Similarly, Debi Wallbank, entrepreneur menopausitivity mentor, points out why entrepreneurs should schedule Income Producing Activities every day.
“They’re usually the things entrepreneurs like to do least but are the things that generate the income and, therefore, crucial! Blocking out a set time every day (even if just 10 minutes) to do these tasks quickly eliminates any fear or dread.”
Clear your home desk clutter
Your subconscious mind notices EVERYTHING around you. Time to have a hard look at your workspace and look for any clutter. Look at anything that is not making your work day successful and abundant.
Only keep items that directly align with your work or bring joy and inspiration to you while you are working.

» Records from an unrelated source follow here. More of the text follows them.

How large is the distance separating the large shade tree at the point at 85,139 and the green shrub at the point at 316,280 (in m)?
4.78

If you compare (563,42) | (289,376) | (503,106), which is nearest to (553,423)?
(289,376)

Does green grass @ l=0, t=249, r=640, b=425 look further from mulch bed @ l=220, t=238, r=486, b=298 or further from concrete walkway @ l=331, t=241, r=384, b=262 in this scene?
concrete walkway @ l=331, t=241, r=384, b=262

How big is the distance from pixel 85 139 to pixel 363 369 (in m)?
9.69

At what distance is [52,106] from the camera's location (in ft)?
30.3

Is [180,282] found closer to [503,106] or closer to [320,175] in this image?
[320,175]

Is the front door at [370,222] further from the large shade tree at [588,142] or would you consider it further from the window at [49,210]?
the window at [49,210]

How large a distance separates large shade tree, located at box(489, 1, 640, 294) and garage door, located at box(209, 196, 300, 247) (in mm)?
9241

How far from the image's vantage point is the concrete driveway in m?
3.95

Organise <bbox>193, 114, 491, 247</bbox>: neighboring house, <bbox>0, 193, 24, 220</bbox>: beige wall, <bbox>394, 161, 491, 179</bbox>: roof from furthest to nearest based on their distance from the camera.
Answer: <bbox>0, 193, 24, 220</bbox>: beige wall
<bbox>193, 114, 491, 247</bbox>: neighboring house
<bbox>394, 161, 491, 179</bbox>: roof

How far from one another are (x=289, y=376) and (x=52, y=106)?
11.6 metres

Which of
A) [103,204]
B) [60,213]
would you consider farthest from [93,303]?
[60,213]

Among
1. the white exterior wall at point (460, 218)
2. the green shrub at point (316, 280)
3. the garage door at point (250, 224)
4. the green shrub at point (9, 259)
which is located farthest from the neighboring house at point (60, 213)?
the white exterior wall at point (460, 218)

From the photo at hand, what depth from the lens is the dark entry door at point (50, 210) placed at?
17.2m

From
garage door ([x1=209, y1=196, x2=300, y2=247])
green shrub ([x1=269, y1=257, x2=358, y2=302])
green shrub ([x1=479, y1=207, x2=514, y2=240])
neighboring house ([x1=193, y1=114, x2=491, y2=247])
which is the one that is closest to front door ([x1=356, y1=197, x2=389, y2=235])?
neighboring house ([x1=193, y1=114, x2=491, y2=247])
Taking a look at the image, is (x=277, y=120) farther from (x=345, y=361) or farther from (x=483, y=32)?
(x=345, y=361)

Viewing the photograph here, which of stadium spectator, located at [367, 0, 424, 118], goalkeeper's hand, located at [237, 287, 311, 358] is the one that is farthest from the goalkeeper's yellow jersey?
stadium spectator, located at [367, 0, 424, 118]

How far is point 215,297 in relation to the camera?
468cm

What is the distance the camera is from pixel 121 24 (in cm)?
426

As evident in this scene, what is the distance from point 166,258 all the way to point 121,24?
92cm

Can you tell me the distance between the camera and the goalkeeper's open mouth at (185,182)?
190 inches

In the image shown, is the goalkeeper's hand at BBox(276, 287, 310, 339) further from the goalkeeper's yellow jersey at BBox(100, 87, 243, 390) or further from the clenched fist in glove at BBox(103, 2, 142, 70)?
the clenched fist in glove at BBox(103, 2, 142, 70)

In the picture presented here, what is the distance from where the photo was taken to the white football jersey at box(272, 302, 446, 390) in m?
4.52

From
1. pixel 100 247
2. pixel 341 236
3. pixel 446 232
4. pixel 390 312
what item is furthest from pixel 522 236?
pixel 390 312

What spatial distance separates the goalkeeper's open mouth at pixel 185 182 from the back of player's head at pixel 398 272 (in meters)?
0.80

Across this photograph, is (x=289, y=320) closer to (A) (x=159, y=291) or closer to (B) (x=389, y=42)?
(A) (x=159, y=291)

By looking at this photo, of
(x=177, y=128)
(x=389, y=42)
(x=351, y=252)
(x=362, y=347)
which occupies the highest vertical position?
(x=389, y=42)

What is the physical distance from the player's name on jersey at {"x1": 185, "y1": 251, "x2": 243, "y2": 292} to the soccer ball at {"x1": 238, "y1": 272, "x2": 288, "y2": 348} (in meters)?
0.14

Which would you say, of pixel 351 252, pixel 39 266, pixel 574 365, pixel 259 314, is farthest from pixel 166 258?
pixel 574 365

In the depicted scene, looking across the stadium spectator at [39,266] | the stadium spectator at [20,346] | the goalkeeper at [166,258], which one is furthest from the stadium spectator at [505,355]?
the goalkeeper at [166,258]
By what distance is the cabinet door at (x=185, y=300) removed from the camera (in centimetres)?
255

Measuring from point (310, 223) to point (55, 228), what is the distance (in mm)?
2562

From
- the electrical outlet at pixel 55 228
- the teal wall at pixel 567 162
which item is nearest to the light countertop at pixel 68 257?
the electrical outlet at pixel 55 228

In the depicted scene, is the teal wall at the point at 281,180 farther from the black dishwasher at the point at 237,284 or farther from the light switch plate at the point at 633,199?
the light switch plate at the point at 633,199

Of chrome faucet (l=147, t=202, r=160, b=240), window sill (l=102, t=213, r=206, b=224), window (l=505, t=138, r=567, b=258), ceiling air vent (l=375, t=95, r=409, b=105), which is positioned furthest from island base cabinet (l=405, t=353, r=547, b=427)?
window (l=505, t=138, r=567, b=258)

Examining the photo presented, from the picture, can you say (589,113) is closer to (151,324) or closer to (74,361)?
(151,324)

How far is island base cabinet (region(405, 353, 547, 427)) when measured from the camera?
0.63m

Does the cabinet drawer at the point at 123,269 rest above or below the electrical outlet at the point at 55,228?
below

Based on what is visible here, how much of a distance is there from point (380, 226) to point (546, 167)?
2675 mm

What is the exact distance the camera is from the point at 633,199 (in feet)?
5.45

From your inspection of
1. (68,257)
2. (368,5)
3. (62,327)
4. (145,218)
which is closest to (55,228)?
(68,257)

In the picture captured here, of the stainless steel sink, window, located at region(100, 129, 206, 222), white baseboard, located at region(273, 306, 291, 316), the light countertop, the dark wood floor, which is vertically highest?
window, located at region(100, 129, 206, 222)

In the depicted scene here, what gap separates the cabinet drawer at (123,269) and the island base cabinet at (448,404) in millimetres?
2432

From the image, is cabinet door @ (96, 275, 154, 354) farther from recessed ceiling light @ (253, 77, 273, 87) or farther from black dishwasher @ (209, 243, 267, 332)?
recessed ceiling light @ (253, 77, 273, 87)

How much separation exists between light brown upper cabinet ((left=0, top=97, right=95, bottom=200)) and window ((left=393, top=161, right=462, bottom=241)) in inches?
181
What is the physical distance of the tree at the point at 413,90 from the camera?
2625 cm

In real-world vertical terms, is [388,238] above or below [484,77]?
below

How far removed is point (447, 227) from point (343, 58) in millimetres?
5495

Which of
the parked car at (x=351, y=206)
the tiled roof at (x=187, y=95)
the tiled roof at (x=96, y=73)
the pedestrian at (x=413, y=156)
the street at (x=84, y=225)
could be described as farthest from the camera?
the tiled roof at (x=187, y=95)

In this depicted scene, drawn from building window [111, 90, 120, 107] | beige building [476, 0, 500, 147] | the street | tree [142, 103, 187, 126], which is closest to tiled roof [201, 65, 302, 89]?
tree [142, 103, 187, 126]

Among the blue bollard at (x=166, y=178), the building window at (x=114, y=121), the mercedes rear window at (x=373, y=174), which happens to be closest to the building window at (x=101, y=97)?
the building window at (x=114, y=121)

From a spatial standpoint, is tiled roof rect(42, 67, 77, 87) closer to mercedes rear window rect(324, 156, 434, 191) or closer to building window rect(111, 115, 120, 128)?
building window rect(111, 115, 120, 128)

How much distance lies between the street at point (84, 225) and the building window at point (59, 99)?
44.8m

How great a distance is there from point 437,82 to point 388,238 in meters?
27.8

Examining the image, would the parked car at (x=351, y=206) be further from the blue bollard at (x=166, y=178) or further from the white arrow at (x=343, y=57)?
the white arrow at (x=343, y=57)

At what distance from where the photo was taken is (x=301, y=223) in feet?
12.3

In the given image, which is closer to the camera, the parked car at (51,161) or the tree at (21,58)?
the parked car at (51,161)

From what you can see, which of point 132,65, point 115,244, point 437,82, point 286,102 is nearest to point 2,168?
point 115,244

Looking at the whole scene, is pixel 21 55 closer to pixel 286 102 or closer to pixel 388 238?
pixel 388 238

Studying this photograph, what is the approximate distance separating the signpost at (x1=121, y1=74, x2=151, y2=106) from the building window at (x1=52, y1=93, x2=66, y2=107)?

Discard any unwanted documents, books, or office stationery you don’t use (hello stapler!), alongside things that deserve a space elsewhere in your home. Schedule time to declutter your room and your subconscious mind will not be distracted from everything it sees and has to process.

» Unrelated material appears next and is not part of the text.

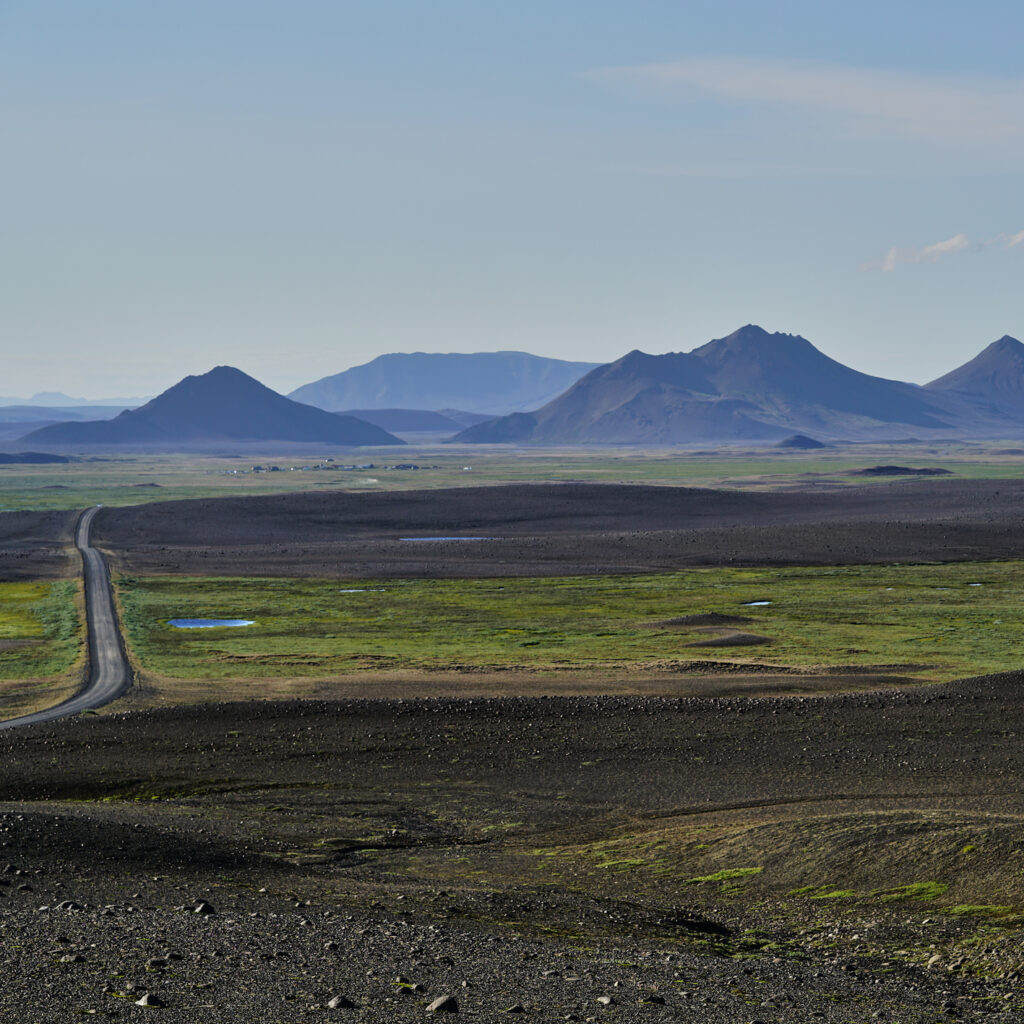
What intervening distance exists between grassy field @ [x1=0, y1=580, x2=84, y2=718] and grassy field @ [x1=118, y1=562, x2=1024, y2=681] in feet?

Debi also shares a simple tip to help with mental clutter over the physical one. Pick your task and see it through to completion or until the allocated time you have given it has elapsed.
“Don’t try to respond to messages simultaneously like writing an email campaign or creating social media content. Keeping focused on one task at a time makes a better and more effective result – often in less time.”
Practice transitioning from working to living
When you work from home, the line between home- and work-life blurs, and you may feel constantly alert to your work.
Every so often, leadership coach Katy Hope recommends changing work locations when working from home.
“Variety is essential in keeping up your energy and your focus. It could be moving from the home office to the garden or a local café.”
With your office within walking distance, it can be challenging to stop working and unwind to spend time with your loved ones. To make the transition easier, create a new habit or ritual that symbolises the end of your working day.
Katy shares another trick that worked for her. “Try leaving the house by the front door as though you are commuting to work and entering again through the back door to start work. Then reverse the process when you’re ready to sign off for the day.”
Your habit could be something physical – taking your dog for a walk, going for a run or changing into different clothes – or something mindful – yoga, meditation or reflecting on the day.
Whatever it is, make sure it is something that transitions you to a relaxed and calm version of yourself and aligns with your lifestyle and passions to ensure you maintain the new habit.
We all need space and time away from our work – as that’s where the creativity and inspiration flow. We need disconnection for more connection, which will keep you more focused and energised for your next working day.